▶

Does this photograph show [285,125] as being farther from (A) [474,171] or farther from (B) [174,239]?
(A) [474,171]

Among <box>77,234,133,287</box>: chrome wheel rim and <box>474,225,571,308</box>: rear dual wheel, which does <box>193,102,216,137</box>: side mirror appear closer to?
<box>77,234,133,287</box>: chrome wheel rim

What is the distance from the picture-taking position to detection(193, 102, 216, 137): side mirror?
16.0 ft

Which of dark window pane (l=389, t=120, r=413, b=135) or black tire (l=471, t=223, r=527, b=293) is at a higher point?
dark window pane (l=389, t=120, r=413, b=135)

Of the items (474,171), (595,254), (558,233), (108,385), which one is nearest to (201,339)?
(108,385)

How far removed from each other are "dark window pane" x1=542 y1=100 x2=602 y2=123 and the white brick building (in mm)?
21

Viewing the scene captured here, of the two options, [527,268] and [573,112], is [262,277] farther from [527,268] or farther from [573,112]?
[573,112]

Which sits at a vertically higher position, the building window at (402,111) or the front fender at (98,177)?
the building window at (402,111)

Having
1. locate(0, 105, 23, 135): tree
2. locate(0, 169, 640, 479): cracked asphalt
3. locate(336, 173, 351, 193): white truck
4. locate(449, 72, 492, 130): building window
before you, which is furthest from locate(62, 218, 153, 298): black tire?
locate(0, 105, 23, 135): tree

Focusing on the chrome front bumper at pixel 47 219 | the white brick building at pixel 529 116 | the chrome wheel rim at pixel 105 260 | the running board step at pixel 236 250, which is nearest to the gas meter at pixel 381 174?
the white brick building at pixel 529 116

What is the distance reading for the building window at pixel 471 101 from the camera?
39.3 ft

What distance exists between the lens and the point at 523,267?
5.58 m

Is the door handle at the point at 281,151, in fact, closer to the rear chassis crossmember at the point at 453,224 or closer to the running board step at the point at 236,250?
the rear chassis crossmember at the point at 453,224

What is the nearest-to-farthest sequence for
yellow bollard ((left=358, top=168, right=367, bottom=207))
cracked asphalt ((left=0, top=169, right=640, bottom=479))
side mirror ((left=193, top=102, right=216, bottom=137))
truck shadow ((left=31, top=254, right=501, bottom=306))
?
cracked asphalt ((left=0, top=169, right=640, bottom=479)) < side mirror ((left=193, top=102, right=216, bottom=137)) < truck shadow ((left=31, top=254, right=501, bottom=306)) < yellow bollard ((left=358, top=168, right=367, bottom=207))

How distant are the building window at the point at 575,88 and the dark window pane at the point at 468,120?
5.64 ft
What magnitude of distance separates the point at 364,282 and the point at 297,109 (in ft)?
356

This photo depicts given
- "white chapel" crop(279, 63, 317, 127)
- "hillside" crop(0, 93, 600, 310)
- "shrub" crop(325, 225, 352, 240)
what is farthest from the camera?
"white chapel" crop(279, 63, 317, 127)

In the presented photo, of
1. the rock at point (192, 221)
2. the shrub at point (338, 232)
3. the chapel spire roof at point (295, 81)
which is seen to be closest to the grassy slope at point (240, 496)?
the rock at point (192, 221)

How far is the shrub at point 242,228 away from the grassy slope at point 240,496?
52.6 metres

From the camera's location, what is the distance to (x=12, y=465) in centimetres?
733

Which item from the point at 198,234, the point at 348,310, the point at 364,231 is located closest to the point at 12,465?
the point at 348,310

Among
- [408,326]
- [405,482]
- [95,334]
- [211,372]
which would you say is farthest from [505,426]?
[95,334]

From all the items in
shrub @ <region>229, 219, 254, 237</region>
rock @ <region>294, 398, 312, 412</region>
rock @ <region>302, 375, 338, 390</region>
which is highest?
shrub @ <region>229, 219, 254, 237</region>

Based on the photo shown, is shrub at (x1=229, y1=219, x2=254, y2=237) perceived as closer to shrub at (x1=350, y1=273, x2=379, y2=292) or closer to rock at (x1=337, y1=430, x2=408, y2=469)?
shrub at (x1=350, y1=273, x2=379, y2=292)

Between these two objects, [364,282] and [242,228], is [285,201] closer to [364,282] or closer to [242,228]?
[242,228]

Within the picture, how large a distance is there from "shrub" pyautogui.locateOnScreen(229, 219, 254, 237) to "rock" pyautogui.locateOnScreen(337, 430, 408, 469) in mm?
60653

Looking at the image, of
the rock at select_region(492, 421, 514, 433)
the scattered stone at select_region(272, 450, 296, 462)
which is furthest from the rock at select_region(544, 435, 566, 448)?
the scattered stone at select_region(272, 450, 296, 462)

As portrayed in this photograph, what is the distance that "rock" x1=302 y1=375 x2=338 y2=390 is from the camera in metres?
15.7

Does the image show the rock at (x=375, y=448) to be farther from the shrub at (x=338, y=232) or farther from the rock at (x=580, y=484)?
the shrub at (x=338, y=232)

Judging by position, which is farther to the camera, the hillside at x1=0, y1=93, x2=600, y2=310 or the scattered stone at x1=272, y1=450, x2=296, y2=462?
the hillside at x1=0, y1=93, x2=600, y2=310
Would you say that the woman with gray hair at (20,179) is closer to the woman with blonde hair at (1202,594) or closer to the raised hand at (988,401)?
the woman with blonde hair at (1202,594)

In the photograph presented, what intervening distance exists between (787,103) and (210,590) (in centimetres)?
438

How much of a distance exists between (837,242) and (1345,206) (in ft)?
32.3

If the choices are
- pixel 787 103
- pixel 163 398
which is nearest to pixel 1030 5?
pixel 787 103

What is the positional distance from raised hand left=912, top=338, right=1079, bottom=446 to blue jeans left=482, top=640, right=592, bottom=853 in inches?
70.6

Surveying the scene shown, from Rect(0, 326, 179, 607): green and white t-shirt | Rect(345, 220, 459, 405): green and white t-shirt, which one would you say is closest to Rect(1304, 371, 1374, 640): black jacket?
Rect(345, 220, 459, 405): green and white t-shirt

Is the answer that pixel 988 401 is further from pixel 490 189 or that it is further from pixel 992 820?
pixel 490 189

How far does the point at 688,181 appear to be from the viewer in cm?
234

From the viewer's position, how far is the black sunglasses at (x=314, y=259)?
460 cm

◀

Please write out the listing again, starting at the line containing "Is the answer" and ending at the end of the listing, with every line kept. Shift each number in the answers, both the pixel coordinates and the distances, down by 54.

Is the answer that pixel 988 401 is further from pixel 490 189 or that it is further from pixel 992 820?
pixel 436 135

How far does the point at 688,181 appear to be from the viewer in cm?
180

From the viewer's position, how far is the black sunglasses at (x=314, y=259)?
406 cm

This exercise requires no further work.